Jack spent the entire day yesterday at home, sleeping, and never left the house - even to get the paper.  Finally, last night, he seemed like he was ready to talk.  Before he began drinking, I tried, to  engage with him, but he wasn't responsive.  In the middle of a tv show, and a couple of drinks, he decided to let me know that he wasn't going to do it anymore.  I asked what that meant, he went on to explain that he wasn't going to put up with me putting him down and telling him he was looking at other women and wanted them when he doesn't do that and only commented on someone's outfit.

I seriously thought I was in a dream.  I had no idea what he was talking about.  He went through a whole conversation that he says we had on Friday while shopping.  It never happened.  In that conversation, I said something that devastated him, and has hurt his feelings terribly.  I swear, I have absolutely NO recollection of any of this.  It was the most bizzare thing that has happened in quite some time.   More crazy made-up things followed, but I'm happy to say that I stayed calm, said I didn't recall saying that, but that clearly he was very upset, and perhaps I'd said something flippant, and didn't recall it.   He then wanted to know why I was being flippant....it just helped me see that HE had made this up in HIS mind. 

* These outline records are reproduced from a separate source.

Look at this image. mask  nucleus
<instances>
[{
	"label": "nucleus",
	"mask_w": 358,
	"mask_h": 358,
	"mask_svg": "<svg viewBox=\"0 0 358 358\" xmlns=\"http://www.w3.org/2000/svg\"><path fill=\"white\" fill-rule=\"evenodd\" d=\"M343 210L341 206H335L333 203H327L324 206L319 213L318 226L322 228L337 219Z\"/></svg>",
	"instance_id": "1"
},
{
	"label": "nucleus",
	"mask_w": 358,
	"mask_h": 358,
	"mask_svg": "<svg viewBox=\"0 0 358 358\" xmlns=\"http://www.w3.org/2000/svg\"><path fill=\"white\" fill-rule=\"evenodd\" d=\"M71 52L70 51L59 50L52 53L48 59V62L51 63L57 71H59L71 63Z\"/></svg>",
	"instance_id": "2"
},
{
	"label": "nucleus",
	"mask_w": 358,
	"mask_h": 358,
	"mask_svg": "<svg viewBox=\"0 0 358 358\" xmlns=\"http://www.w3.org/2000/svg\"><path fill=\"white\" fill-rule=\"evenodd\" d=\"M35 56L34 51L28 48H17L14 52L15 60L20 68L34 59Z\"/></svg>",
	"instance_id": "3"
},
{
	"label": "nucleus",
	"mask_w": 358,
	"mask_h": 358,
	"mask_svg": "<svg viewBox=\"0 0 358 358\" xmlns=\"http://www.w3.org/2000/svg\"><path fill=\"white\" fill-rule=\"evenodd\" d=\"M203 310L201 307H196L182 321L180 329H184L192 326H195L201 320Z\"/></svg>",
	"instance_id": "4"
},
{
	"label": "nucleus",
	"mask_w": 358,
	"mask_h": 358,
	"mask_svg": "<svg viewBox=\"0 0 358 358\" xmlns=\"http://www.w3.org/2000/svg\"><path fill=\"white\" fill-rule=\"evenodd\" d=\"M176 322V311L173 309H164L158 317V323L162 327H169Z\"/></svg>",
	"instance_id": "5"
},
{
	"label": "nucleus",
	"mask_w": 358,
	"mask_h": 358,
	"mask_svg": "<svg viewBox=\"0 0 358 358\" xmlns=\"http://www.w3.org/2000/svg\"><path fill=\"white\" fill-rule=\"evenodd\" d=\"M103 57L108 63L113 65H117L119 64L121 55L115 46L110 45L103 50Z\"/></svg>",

I'm still not choosing to pick-up this blame.  In a "normal" relationship, you can have a weak moment, be sarcastic, say you're sorry and move forward. This isn't a normal relationship. It's one with an alcoholic.  What he says I said isn't even something that is within my character to do.  I'm chalking it up to a guilty conscience on his part.  And going on with life.

There is lots of  helpful advice in Al-Anon, in the literature, and in the Getting Them Sober books by Toby Rice Drews.  The most helpful to me is this, "if it's good for you, it's good for the alcoholic."  And that's what I'm following.  Do things that help me feel positive and good about myself and life.  Be respectful and loving to Jack.   And that's what I can control.I do love him deeply and know that he loves me.   I hope that my continuing to stay healthy will help him too.